Выбрать главу

Морис, впрочем, тоже. Ни его серьезность, ни его спокойствие не могли ввести меня в заблуждение: у каждого своя маска. Оставив ужимки для других, он выбрал себе личину безмятежности; он прикрепил ее к своему лицу с легкостью, приобретенной с привычкой; и надо было хорошо его знать и пристально на него смотреть, чтобы заметить в непростые для него минуты усилие, с каким он удерживает эту маску, когда на его висках обозначались две явственные морщинки, похожие на веревочки.

* * *

Эти морщинки пролегли до самых ушей, когда он в последний раз повернул руль, проезжая за ограду Залуки.
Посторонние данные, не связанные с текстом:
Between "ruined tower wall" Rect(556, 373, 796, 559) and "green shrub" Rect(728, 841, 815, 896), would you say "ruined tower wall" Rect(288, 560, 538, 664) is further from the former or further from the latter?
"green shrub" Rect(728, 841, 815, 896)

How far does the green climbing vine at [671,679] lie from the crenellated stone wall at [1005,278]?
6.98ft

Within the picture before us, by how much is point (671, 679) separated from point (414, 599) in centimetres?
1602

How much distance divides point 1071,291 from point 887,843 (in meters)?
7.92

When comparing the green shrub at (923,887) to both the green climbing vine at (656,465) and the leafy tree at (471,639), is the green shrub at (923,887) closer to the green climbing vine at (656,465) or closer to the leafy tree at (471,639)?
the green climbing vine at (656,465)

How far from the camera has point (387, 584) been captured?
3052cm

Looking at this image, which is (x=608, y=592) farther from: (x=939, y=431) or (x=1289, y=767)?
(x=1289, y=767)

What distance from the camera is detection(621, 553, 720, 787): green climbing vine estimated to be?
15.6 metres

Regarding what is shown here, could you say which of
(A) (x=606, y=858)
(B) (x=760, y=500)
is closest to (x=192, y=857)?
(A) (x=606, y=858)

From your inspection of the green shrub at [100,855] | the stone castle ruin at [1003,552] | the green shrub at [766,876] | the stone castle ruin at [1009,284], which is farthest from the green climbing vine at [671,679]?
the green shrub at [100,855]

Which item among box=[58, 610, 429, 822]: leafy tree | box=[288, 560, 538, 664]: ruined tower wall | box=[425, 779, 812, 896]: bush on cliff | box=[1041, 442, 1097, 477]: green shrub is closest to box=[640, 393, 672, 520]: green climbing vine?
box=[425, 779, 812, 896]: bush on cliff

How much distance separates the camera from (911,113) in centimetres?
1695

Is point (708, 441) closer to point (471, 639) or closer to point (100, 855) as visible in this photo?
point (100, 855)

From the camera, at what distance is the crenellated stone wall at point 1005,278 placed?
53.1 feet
Затем ему только с трех попыток удалось въехать задним ходом в гараж, где он задержался, засунув голову под капот, чтобы проверить уровень масла и уровень жидкости в аккумуляторе. Возможно, он надеялся, что я уйду без него и теперь, когда он придал мне мужества, отплачу ему за заботу, избавив от сомнительной обязанности вернуть матери заблудшую овечку. Но я не отходила от него ни на сантиметр. И труся, и ерепенясь, я думала о том, что он должен бы предложить мне сбежать, устроить скандал, предоставив мне отказать ему в этом. Наконец он выпрямился, молодец молодцом, и сказал:

— Пошли!

В прихожей я услышала, как Нат хлопнула створками буфета, крича на Берту:

— Ты опять слопала варенье! Не отпирайся, я знаю, что это ты…

По крайней мере, я смогла определить ее местонахождение. Я на цыпочках прошла мимо двери, считая, что будет проще, раз уж я уехала, не попрощавшись, вернуться, не поздоровавшись, не подставляясь под ее упреки и не отдавая себя на ее суд. Вот она я: ухожу, прихожу, как ни в чем не бывало, и если и забываю о своей маленькой семье, то лишь ради непомерной работы, так что уж извините! Не останавливаясь, я поднялась по лестнице, Морис — след в след за мной. Но наверху он схватил меня за руку.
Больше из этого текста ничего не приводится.